▸ What is expected: Show each line of the records below that contains the word "tree", copying every such line in full.

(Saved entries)
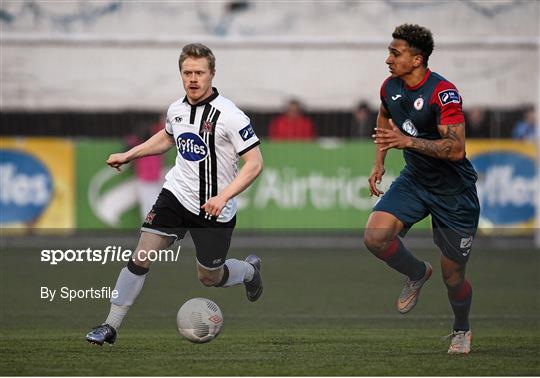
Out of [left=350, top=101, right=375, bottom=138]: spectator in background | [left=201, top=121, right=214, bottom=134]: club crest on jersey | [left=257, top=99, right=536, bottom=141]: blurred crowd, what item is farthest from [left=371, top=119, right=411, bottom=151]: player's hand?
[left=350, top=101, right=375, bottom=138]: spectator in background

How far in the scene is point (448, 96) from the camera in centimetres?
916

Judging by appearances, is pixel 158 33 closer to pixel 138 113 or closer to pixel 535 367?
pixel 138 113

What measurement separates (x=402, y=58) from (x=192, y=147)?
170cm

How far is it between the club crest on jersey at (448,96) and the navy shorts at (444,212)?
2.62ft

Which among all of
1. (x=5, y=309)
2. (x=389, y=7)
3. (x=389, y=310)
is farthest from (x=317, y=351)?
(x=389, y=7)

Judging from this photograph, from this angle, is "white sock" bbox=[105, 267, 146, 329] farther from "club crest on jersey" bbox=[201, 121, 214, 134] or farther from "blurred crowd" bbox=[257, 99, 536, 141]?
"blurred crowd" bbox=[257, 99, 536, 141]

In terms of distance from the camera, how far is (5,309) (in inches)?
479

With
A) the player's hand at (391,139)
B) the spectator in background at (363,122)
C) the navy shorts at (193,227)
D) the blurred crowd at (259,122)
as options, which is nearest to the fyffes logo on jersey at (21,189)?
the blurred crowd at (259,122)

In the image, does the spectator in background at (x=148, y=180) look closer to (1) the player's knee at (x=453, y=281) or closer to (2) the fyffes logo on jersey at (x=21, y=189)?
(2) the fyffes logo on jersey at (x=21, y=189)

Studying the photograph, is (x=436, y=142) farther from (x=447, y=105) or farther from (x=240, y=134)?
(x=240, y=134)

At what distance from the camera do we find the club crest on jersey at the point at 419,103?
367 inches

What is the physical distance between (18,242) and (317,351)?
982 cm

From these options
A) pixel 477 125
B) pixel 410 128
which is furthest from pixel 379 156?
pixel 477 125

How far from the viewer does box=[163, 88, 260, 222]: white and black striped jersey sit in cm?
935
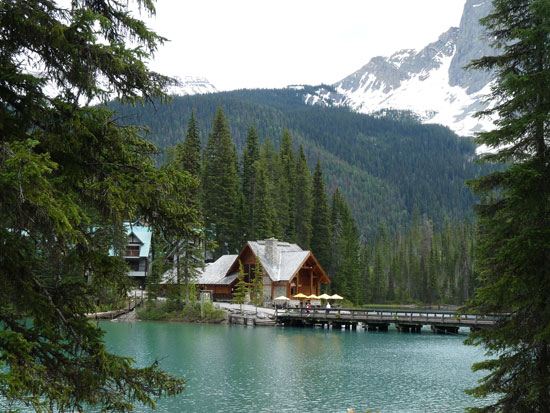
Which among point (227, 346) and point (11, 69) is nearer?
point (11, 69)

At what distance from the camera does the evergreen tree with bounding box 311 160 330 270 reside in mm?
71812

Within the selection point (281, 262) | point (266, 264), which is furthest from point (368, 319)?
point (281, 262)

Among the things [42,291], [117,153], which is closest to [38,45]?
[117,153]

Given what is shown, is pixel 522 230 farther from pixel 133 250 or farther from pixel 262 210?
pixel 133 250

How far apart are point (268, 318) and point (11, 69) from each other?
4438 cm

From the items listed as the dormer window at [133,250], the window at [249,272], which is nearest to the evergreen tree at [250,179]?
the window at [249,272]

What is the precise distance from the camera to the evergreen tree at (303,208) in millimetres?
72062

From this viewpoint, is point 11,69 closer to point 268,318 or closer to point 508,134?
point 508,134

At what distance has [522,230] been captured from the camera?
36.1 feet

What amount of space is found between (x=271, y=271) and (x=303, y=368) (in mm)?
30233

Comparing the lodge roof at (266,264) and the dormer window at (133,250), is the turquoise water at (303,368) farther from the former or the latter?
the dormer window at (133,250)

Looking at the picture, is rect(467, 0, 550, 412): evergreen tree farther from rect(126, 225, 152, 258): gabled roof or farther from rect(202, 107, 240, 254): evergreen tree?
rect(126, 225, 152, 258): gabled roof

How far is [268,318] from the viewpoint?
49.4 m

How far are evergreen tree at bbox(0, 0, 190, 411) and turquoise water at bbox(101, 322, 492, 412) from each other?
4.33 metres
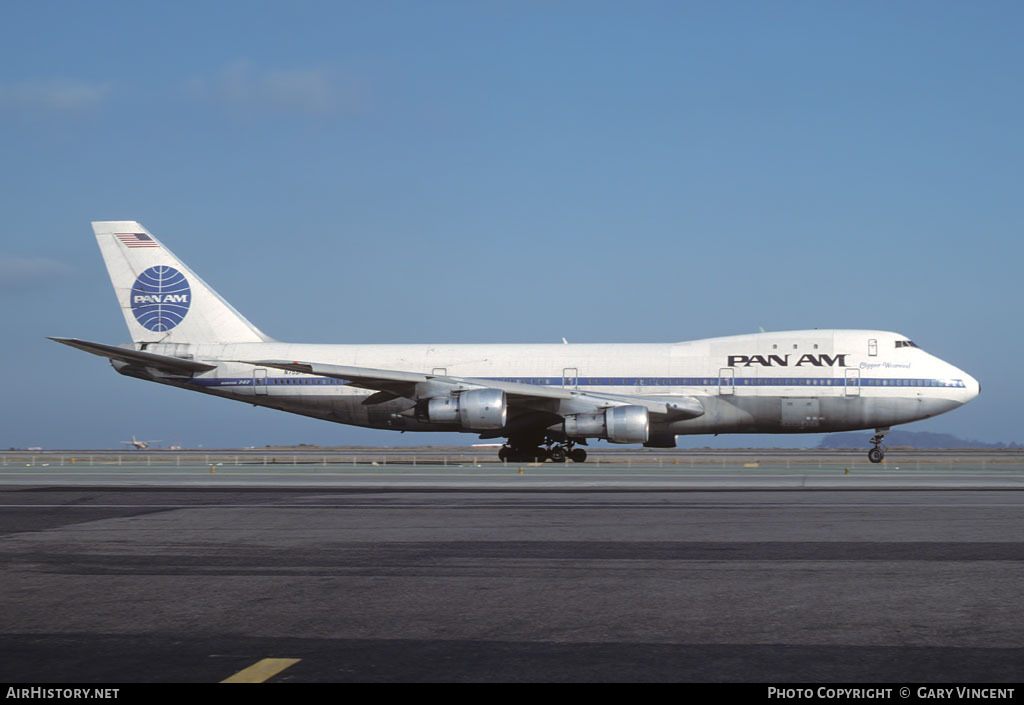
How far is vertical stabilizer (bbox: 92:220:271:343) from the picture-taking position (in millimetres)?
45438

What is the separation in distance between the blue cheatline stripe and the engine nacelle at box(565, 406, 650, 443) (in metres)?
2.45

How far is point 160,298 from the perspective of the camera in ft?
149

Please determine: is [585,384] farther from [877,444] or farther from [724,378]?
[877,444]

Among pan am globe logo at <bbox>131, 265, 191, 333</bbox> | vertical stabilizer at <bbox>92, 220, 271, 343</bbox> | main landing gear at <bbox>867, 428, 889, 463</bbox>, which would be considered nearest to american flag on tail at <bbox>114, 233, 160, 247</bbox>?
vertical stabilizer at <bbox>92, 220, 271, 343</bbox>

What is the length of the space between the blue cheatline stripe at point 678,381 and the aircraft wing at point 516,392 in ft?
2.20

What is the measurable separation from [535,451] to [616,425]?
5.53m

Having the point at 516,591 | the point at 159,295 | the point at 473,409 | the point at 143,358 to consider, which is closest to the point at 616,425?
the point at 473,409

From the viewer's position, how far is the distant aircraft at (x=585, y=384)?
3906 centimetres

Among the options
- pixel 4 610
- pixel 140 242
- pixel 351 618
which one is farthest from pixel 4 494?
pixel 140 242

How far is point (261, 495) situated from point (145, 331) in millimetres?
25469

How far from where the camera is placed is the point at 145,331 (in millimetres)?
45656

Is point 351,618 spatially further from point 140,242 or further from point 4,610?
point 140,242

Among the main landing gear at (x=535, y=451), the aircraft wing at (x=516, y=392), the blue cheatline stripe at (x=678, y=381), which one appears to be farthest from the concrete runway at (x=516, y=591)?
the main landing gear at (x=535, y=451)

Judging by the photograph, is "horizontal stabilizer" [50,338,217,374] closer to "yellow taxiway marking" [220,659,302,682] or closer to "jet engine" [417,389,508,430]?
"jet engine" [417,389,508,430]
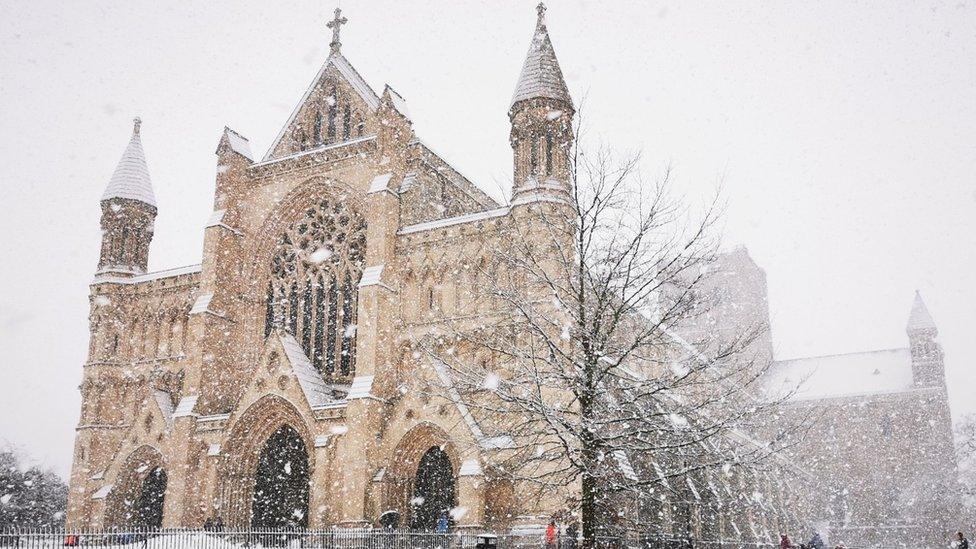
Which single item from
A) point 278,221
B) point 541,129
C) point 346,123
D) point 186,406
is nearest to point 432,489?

--

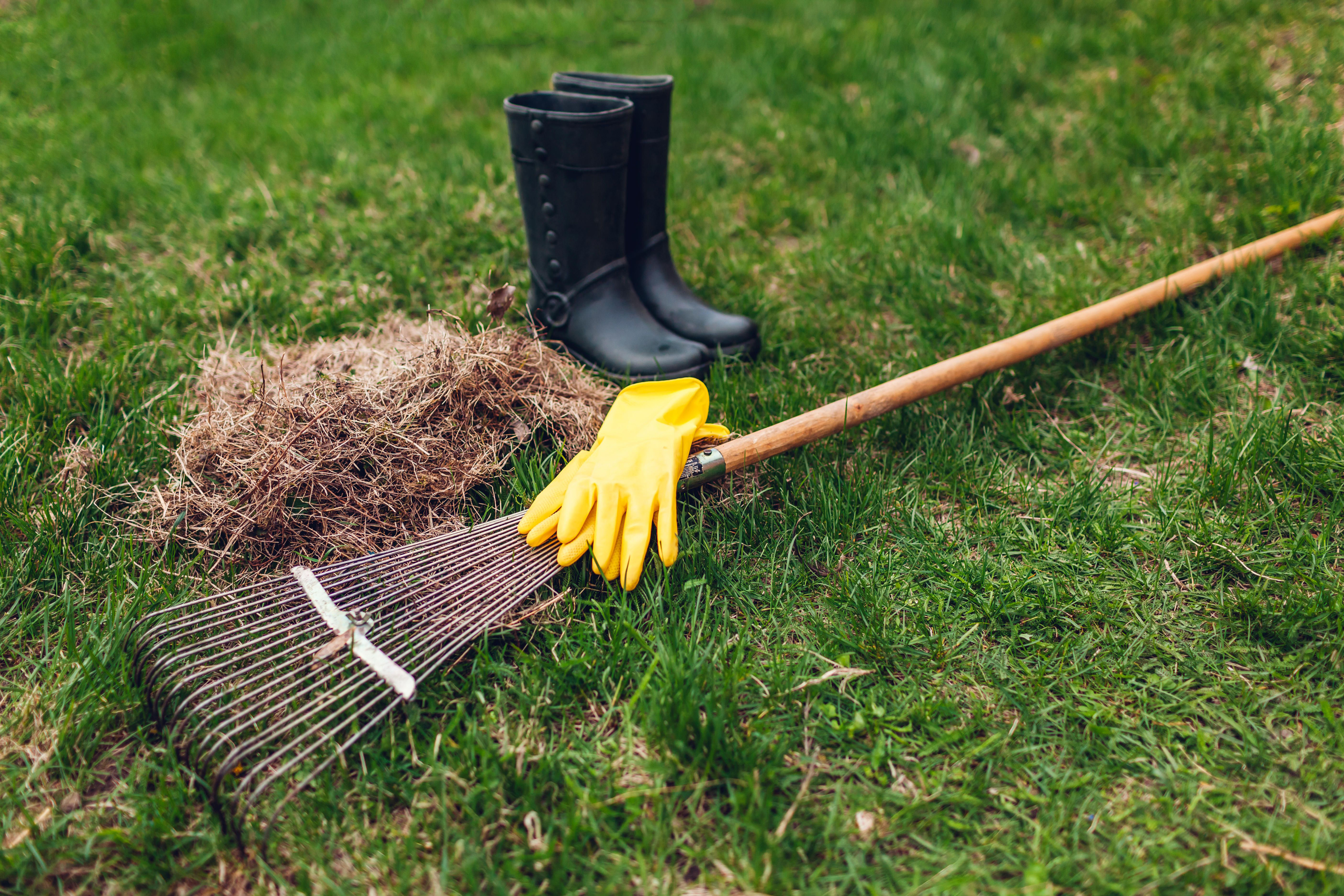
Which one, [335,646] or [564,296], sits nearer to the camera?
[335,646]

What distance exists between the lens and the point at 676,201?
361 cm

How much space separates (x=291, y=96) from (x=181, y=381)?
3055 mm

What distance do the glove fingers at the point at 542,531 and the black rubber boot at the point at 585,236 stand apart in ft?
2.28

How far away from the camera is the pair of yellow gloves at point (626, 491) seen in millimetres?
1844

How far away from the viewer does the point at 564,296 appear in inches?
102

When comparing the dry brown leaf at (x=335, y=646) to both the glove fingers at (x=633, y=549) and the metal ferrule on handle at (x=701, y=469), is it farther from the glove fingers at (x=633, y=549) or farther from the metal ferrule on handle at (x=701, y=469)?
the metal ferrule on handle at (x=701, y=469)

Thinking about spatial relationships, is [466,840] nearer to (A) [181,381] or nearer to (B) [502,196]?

▸ Exercise answer:
At what distance from the camera does the evergreen tree with bounding box 311 160 330 270 reside in mm?
From the items listed as the dormer window at [133,250], the window at [249,272], which is nearest to the evergreen tree at [250,179]?
What is the precise distance from the camera to the evergreen tree at (303,208) in millimetres?
Looking at the picture, is rect(467, 0, 550, 412): evergreen tree farther from rect(126, 225, 152, 258): gabled roof or farther from rect(202, 107, 240, 254): evergreen tree?
How far are evergreen tree at bbox(0, 0, 190, 411) and turquoise water at bbox(101, 322, 492, 412) from each other?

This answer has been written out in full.